#### [Parts of the exercise]
A) Translate this sentence from the forum post on the BERT weight warning into Spanish: "I’ve trained BERT model from the scratch using BertForMaskedLM and trainers."
B) In the forum post on the BERT weight warning, which class does the poster use to fine-tune the model for text classification?

#### [Extract provided]

Hello guys,
I’ve trained BERT model from the scratch using BertForMaskedLM and trainers. When I use AutoModelForSequenceClassification to fine-tune my model for a text classification task, I get a warrning about weights initialization. Is it normal to get a warning such as in the below or am I doing something wrong ?
Some weights of the model checkpoint at ./cased/bert-wikidump-50mb-mlm/model were not used when initializing BertForSequenceClassification: ['cls.predictions.bias', 'cls.predictions.transform.dense.weight', 'cls.predictions.transform.dense.bias', 'cls.predictions.transform.LayerNorm.weight', 'cls.predictions.transform.LayerNorm.bias', 'cls.predictions.decoder.weight', 'cls.predictions.decoder.bias']
- This IS expected if you are initializing BertForSequenceClassification from the checkpoint of a model trained on another task or with another architecture (e.g. initializing a BertForSequenceClassification model from a BertForPreTraining model).
- This IS NOT expected if you are initializing BertForSequenceClassification from the checkpoint of a model that you expect to be exactly identical (initializing a BertForSequenceClassification model from a BertForSequenceClassification model).
Some weights of BertForSequenceClassification were not initialized from the model checkpoint at ./cased/bert-wikidump-50mb-mlm/model and are newly initialized: ['bert.pooler.dense.weight', 'bert.pooler.dense.bias', 'classifier.weight', 'classifier.bias']
Loading pre-trained model with AutoModelForSequenceClassification
from transformers import AutoModelForSequenceClassification, AdamW, AutoConfig
config = AutoConfig.from_pretrained(PATHS["model"]["cased"]["local"], num_labels=df.category.unique().size)

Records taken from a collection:
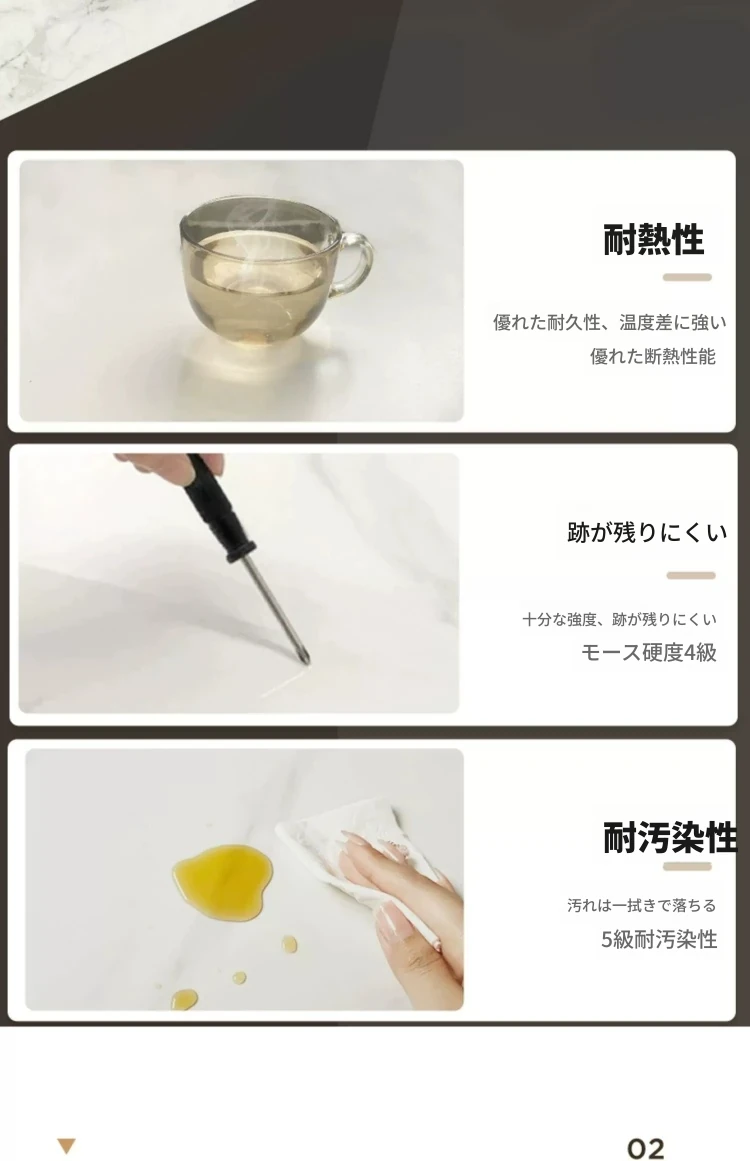 耐熱性

優れた耐久性、温度差に強い
優れた断熱性能

跡が残りにくい

十分な強度、跡が残りにくい
モース硬度4級

耐汚染性

汚れは一拭きで落ちる
5級耐汚染性

02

#### [Task-by-task results]
A) He entrenado un modelo BERT desde cero usando BertForMaskedLM y trainers.

B) AutoModelForSequenceClassification